A fully open-source, self-hostable data lakehouse for local development and testing of modern data workflows. Run production-grade infrastructure on your laptop with Apache Spark, Iceberg, and Kafka - no cloud account required. Includes a realistic data generation framework to test batch and streaming pipelines.
Why Lakehouse at Home?
- Learn data engineering with real tools, not toy examples
- Develop and test Spark jobs locally before deploying to production
- Experiment with Iceberg table formats, streaming pipelines, and medallion architecture
- Deploy (optional) to your cloud provider when ready using included Terraform templates
| Component | Version | Purpose |
|---|---|---|
| Apache Spark | 4.0 / 4.1 | Distributed compute |
| Apache Iceberg | 1.10 | ACID table format |
| Apache Kafka | 3.6 | Event streaming |
| Apache Airflow | 3.1 | Workflow orchestration |
| PostgreSQL | 16 | Catalog metadata |
| SeaweedFS | - | S3-compatible storage |
| Unity Catalog | 0.3.1 | REST catalog (optional) |
| Resource | Minimum | Recommended |
|---|---|---|
| RAM | 8 GB | 16 GB |
| Disk | 20 GB | 50 GB |
| CPU | 4 cores | 8 cores |
Software: Docker, Java 17+ (21 for Spark 4.1), Python 3.10+, Poetry
Using Claude Code, Cursor, or another AI coding assistant?

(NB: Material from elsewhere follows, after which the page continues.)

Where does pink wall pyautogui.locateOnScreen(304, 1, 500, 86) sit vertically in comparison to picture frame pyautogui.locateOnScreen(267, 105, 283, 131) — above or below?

Point it at this repo:
Clone https://github.com/lisancao/lakehouse-at-home and follow CLAUDE.md to set up locally.
The agent will use CLAUDE.md for context and ./lakehouse setup to validate prerequisites.
# Clone
git clone https://github.com/lisancao/lakehouse-at-home.git
cd lakehouse-at-home
# Setup (validates prereqs, downloads JARs, installs deps)
./lakehouse setup
# Configure credentials
nano .env
nano config/spark/spark-defaults.conf
# Start
./lakehouse start all
# Verify
./lakehouse testSee Installation Guide for detailed OS-specific setup.
# Setup & validation
./lakehouse setup # Validate prereqs, download JARs, install deps
./lakehouse check-config # Validate credential consistency
./lakehouse preflight # Test service connectivity
# Service management
./lakehouse start all # Start Spark + Kafka
./lakehouse stop all # Stop all services
./lakehouse status # Check service health
./lakehouse status --json # Machine-readable status
./lakehouse test # Run connectivity tests
./lakehouse logs spark-master # View logs
# Unity Catalog (optional)
./lakehouse start unity-catalog # Start Unity Catalog REST server
./lakehouse stop unity-catalog # Stop Unity Catalog
# Airflow (optional)
./lakehouse start airflow # Start Airflow scheduler + webserver
./lakehouse stop airflow # Stop Airflow
./lakehouse logs airflow-webserver # View Airflow logsSee CLI Reference for all commands.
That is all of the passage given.